• [WHAT IS BEING ASKED]
Write out the records from the line containing "How far is point" through the line containing "1041 millimetres", inclusive of both, and leave the pictures out.

• [DATA FOR THIS TASK]
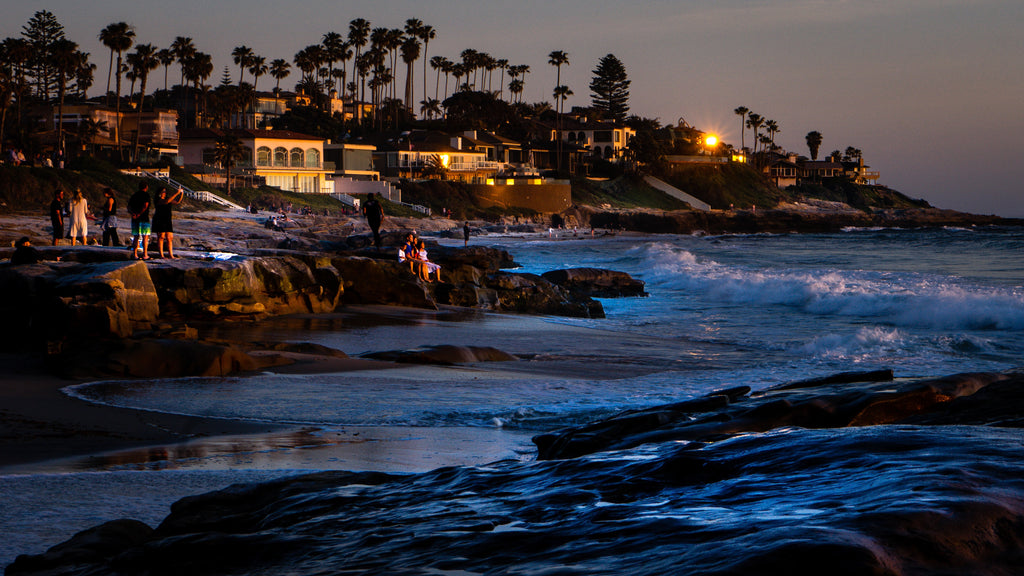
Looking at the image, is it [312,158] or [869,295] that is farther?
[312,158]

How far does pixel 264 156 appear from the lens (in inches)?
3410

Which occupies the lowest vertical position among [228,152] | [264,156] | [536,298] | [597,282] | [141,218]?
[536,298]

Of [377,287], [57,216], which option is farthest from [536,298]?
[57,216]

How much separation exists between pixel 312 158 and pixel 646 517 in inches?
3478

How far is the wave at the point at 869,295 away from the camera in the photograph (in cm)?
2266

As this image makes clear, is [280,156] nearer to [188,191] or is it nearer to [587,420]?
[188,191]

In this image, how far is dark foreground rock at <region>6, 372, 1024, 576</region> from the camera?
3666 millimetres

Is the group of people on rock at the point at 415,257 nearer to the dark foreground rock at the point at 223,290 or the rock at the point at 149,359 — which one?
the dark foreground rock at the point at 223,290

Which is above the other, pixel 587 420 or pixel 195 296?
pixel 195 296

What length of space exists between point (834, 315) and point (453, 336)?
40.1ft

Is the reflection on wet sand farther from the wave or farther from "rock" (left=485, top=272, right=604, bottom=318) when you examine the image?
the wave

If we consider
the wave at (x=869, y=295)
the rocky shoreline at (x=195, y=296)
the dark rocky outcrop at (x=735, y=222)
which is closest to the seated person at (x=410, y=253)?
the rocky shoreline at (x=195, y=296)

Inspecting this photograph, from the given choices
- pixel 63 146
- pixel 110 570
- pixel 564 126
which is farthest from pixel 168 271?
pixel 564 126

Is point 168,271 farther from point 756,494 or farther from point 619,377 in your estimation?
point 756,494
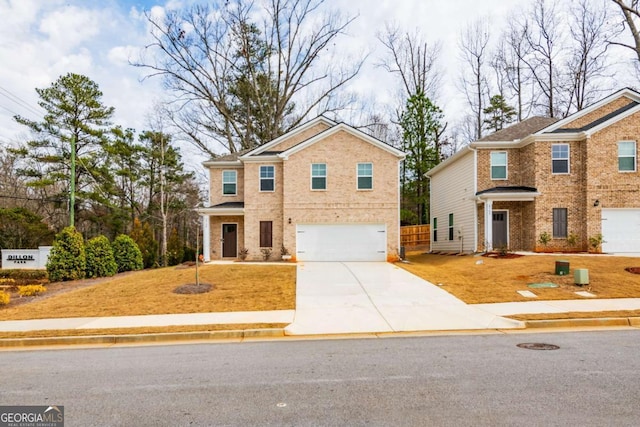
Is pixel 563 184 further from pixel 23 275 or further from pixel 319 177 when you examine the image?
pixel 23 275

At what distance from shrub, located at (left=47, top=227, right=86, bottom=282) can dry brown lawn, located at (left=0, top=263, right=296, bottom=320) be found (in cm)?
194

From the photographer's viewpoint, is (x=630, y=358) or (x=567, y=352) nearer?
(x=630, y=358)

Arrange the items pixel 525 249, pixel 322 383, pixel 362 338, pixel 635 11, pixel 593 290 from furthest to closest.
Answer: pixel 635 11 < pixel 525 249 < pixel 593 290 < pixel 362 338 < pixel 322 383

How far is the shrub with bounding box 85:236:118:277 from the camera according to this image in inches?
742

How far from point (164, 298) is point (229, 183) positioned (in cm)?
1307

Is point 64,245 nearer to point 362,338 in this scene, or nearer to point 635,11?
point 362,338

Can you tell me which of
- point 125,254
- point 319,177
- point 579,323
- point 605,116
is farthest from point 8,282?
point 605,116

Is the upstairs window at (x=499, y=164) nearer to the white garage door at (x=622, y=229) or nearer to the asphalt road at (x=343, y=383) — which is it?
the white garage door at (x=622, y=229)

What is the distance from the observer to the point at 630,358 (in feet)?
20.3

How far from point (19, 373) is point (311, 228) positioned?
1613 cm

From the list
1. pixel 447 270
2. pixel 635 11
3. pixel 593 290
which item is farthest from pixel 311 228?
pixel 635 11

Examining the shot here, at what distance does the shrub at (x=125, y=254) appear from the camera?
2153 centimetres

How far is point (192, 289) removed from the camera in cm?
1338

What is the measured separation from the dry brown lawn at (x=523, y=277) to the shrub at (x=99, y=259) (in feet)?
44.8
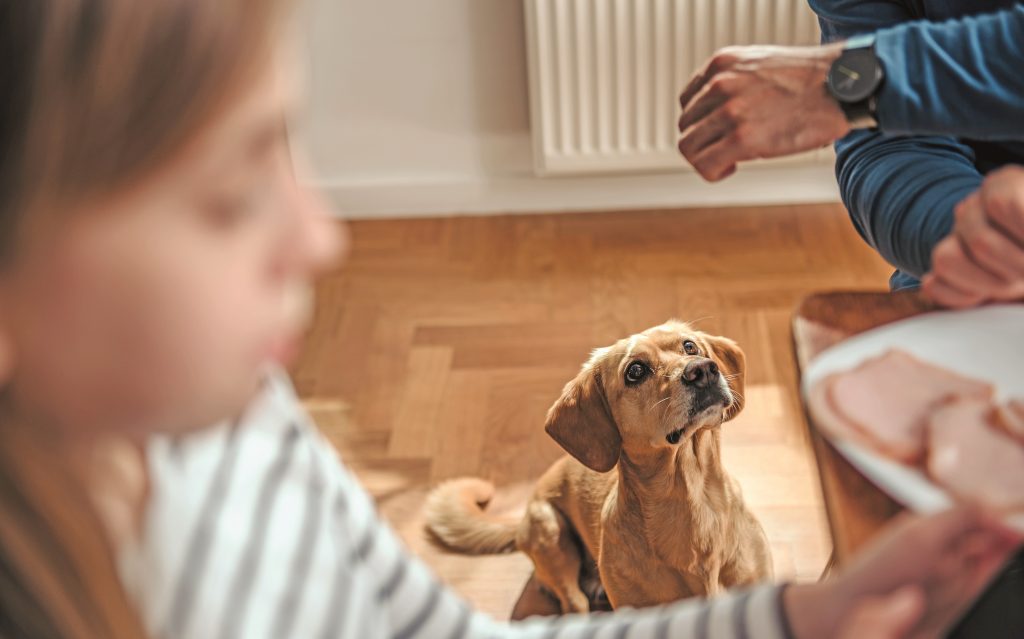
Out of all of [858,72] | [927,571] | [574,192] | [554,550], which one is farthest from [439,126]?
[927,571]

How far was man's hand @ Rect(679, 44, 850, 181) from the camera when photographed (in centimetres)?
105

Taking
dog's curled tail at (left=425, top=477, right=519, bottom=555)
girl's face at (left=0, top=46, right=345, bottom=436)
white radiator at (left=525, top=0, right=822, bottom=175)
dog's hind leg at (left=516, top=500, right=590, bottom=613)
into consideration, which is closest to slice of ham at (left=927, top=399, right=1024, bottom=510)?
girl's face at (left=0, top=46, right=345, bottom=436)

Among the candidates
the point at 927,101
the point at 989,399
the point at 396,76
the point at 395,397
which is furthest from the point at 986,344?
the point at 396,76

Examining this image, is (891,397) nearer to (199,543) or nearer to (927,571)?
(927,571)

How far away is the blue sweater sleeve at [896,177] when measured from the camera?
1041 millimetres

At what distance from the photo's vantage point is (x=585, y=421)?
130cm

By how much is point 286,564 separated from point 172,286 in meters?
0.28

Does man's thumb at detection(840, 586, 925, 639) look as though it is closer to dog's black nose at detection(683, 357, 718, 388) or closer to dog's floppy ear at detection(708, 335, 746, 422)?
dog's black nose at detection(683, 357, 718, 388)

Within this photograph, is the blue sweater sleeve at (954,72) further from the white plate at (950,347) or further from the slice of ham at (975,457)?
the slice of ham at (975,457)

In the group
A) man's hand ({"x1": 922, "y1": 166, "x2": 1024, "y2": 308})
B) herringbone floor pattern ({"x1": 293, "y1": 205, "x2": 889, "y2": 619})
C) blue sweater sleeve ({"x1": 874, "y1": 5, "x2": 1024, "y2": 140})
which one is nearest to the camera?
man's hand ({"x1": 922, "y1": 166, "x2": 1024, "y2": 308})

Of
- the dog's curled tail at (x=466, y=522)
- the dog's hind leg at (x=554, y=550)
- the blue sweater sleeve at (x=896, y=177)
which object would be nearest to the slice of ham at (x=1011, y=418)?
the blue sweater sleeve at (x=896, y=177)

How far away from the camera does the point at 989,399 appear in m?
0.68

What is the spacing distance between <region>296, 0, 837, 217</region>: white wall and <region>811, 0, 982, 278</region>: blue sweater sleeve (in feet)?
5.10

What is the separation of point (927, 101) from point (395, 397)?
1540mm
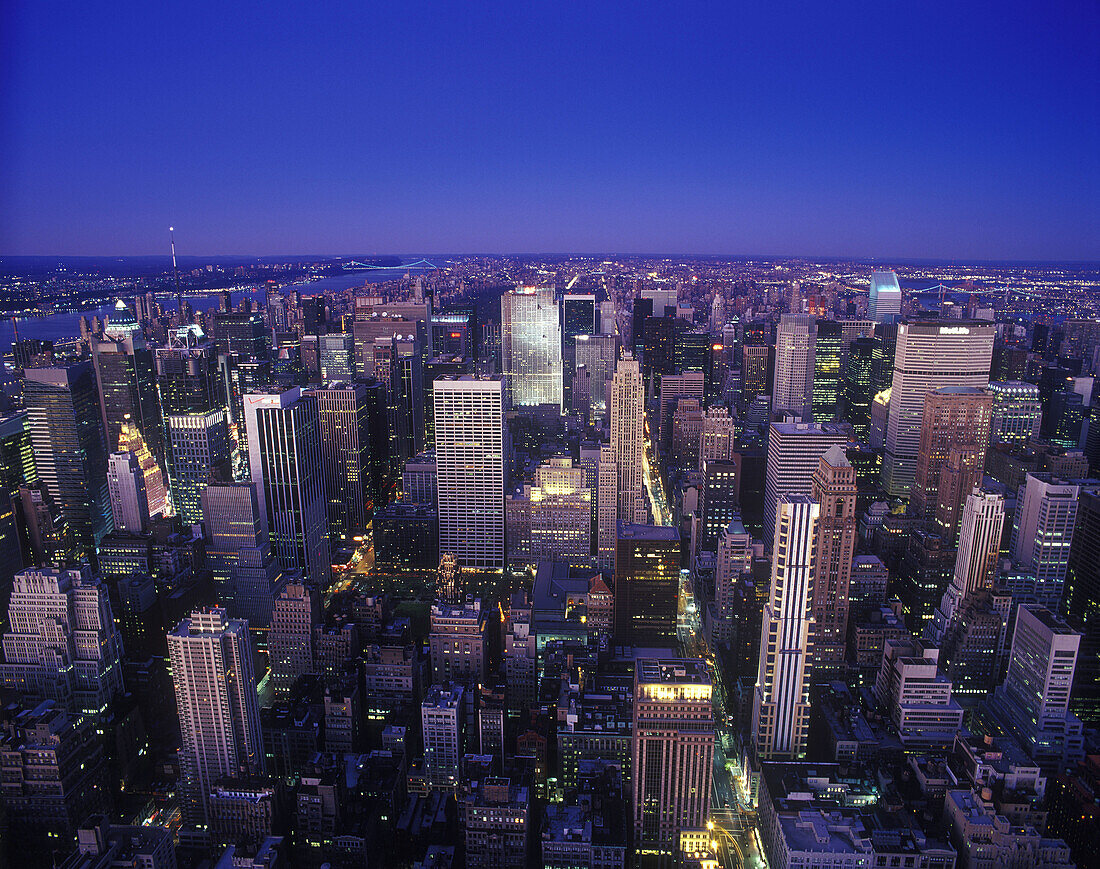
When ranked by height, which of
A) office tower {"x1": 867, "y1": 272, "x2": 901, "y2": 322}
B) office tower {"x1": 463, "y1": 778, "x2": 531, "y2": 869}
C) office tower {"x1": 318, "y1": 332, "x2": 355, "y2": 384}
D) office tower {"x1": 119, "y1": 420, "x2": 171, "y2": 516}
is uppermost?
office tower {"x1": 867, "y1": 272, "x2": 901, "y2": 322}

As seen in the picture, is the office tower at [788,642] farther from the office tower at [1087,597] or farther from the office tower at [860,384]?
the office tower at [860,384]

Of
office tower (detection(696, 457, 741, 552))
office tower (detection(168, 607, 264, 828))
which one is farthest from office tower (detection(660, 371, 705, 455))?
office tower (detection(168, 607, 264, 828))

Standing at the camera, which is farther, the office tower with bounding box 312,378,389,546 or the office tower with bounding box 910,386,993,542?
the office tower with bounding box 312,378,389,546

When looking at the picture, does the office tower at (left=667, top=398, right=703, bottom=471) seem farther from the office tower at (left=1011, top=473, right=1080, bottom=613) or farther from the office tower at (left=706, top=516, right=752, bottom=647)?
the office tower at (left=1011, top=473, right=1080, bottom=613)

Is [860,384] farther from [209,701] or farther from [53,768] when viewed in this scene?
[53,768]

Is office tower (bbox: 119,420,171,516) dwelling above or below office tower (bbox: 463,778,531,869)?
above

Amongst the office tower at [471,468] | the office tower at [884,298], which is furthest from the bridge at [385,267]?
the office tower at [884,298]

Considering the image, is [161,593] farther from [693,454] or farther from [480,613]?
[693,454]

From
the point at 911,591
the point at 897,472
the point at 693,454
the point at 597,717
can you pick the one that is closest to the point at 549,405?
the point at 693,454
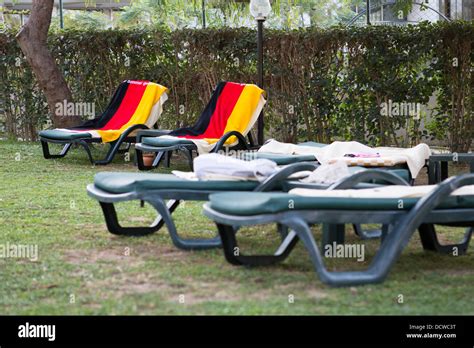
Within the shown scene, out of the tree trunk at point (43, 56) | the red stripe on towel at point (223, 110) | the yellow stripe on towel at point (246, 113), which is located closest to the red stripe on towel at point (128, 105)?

• [IN RESPONSE]
How far is point (192, 289) removed from the camera in cm?
1338

What is the measured separation from the dry brown lawn at (x=523, y=277) to the shrub at (x=99, y=259) (in feet)?
44.8
Out of all of [858,72] | [927,571] | [574,192] | [554,550], which one is farthest from [439,126]?
[927,571]

How far was man's hand @ Rect(679, 44, 850, 181) from the camera when photographed (in centimetres)?
105

Taking
dog's curled tail at (left=425, top=477, right=519, bottom=555)
girl's face at (left=0, top=46, right=345, bottom=436)
white radiator at (left=525, top=0, right=822, bottom=175)
dog's hind leg at (left=516, top=500, right=590, bottom=613)
into consideration, which is closest to slice of ham at (left=927, top=399, right=1024, bottom=510)?
girl's face at (left=0, top=46, right=345, bottom=436)

Among the candidates
the point at 927,101
the point at 989,399
the point at 396,76
the point at 395,397
which is furthest from the point at 986,344?
the point at 396,76

Examining this image, is (891,397) nearer to (199,543) or nearer to (927,571)?
(927,571)

How far away is the blue sweater sleeve at [896,177] when measured from the camera?
1041 millimetres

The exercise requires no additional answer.